Claim 52 hosts events for Oregon Wild throughout the year and contributes to raffles to help with fundraising. Last year, Claim 52 also bottled a specialty beer, Scrivener’s Sour, and donated a portion of the proceeds to Oregon Wild. McMenamins provides similar support. This year, while celebrating the 30th anniversary of Hammerhead, McMenamins donated $1 for every pint of the pale ale sold in Oregon Jan. 30-31. The brewpub chain is also donating event space for the Brewshed® Brewfest, which is set to take place Wednesday, May 18 at the Kennedy School in Portland. The inaugural event will feature beers from Brewshed® partners and guests can vote for their favorite beers.

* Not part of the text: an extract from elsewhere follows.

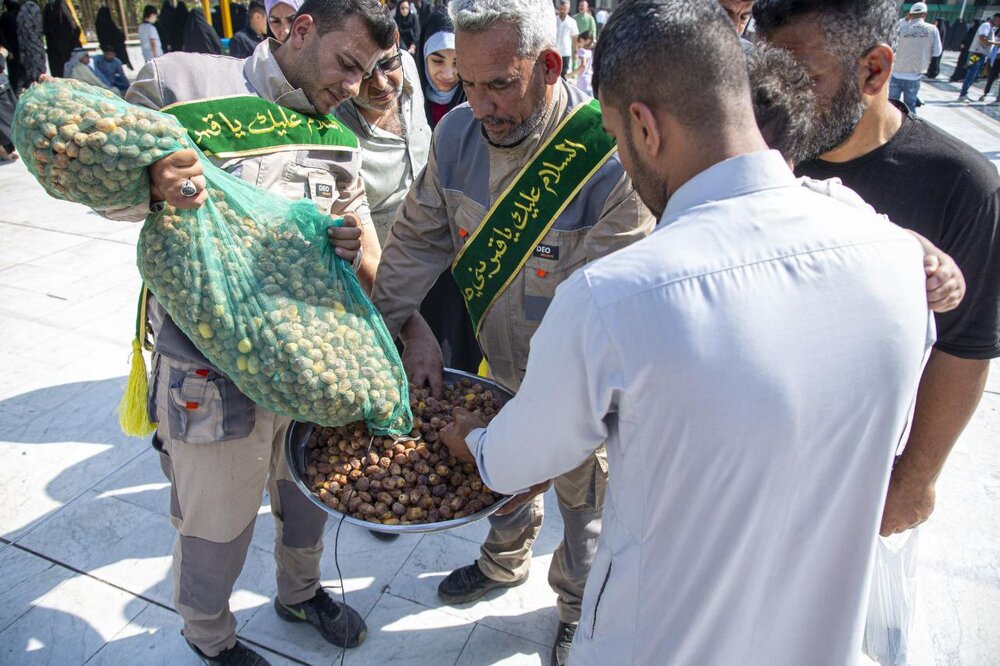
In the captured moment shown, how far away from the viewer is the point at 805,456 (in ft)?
3.48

“The amazing beers our Brewshed® partners will be pouring will showcase Oregon water, but we'll be incorporating information about Oregon watersheds and water conservation into our program for the evening, with speakers from Oregon Wild and other Alliance members,” explains Cowdin. “Fest attendees will get to know about watersheds beyond Portland and get to taste beer from across the state. Overall, this first annual Oregon Brewshed® Brewfest will be a celebration of Oregon beer and the Oregon water that helps it stand apart.”
In 2015, partners held 12 events to raise awareness and support, including an Earth Day fundraiser, a Community Tap Month, a hike along the Salmon River and an environmental speaker series. Events in 2016 have included a fundraising campaign called Weekend for Water in partnership with the Oregon Environmental Council, Base Camp Brewing Company’s Collabofest presented by #PDXNOW, and February’s KLCC Microbrew Festival in Eugene, where the Alliance sponsored the water stations.
“Moving forward, we hope to continue growth with new partner breweries and others in the brewing community that care about clean water across the state,” says Cowdin. “As the Oregon Brewshed® Alliance builds new partnerships, our voice for Oregon watersheds becomes stronger, and eventually, the Alliance could be seen as a model for craft brewing and water conservation nationwide.”
For brewers such as Mercy McDonald, the need for partnership is simple. “Clean water is often taken for granted, and that’s where quality beer starts.”